I saw this Candice Breitz piece last year at the Yvon Lambert Gallery and I actually feel asleep. It was a dark room and it was well heated. But I bumped into this blaring Candice Breitz piece over the weekend while facilitating a new media training at the Human Rights Watch Film Festival….
….and it helped me rediscover what makes Him + Her interesting from a remix perspective.
Him (1968-2008) remixes a narrative between 23 Jack Nicholson films made over a period of 40 years. Her (1978 – 2008) remixes 28 Meryl Streeps movies made from 30 years’ worth of films. I find Her most appealing/appalling as the self-worth of Streep’s characters are largely dependent their relationship to the men in their lives. It lives in stark contrast to Him, where Nicholson’s male characters narcissistically struggle with issues of self-definition, sanity and sexual performance. Breitz says the focus of her work lies in the “unconscious of mainstream cinema, the values and layers of meaning that slowly start to make themselves legible when the big plots are stripped away.” Critics say that she’s reinforcing stereotypes by repeating them continuously.

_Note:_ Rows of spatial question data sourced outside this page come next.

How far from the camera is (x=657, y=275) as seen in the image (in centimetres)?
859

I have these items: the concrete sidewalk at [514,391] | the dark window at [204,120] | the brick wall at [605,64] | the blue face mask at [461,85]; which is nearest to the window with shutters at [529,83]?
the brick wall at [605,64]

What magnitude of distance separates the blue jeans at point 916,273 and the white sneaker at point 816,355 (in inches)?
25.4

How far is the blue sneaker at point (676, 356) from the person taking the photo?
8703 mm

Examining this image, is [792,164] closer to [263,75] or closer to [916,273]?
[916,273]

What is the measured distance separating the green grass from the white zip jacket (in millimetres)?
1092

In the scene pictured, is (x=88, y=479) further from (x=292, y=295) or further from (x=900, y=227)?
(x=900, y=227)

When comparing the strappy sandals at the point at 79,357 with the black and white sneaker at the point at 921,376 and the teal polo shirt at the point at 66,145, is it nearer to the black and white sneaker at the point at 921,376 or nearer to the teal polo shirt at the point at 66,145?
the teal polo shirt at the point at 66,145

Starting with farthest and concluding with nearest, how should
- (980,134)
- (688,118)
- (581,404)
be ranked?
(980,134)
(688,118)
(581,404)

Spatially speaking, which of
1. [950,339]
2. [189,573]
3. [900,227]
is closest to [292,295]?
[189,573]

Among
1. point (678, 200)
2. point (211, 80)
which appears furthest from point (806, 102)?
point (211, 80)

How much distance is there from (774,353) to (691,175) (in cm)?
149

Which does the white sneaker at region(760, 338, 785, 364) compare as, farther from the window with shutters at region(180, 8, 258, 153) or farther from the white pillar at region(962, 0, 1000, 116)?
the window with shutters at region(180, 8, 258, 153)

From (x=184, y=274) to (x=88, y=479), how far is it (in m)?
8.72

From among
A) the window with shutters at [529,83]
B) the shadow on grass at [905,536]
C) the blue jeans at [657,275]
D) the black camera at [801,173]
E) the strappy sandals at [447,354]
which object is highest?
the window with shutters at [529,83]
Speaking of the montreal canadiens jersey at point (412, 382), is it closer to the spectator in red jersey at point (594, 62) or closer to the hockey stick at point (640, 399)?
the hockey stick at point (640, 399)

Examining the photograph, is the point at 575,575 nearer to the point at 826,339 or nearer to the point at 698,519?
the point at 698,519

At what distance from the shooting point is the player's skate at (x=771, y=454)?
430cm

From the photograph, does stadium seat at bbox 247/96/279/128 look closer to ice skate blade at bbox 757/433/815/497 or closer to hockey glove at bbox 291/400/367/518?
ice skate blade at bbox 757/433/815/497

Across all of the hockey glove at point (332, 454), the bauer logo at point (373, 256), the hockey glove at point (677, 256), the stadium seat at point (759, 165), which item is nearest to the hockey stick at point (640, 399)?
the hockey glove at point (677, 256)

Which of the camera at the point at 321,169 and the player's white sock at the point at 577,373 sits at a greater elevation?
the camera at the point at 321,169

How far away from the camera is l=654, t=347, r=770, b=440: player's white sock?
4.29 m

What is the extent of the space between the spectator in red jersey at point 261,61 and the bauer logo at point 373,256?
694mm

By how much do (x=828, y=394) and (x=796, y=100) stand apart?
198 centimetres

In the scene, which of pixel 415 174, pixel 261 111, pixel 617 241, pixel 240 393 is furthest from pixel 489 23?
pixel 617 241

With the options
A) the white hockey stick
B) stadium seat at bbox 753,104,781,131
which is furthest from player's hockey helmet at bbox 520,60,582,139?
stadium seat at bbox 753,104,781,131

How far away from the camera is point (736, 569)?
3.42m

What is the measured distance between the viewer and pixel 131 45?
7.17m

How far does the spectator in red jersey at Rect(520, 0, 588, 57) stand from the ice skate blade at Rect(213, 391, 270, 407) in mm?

Pieces like Breitz’s are created within the art world where there’s a history of practice and discourse around appropriation, but this work also clearly straddles the world of fandom and remix, a term which she uses to describe her work. She appropriates footage from particular movies for the purpose of critical commentary but the work is produced as an art installation, within 7 channels, for a gallery space. Breitz runs into copyright problems despite the work’s physical location. She apparently had to ask (and perhaps never received) permission from Yoko Ono to screen her video of fans singing a John Lennon song (Ono holds the rights to the collection). And it looks like she even speaks on the topic of fair use.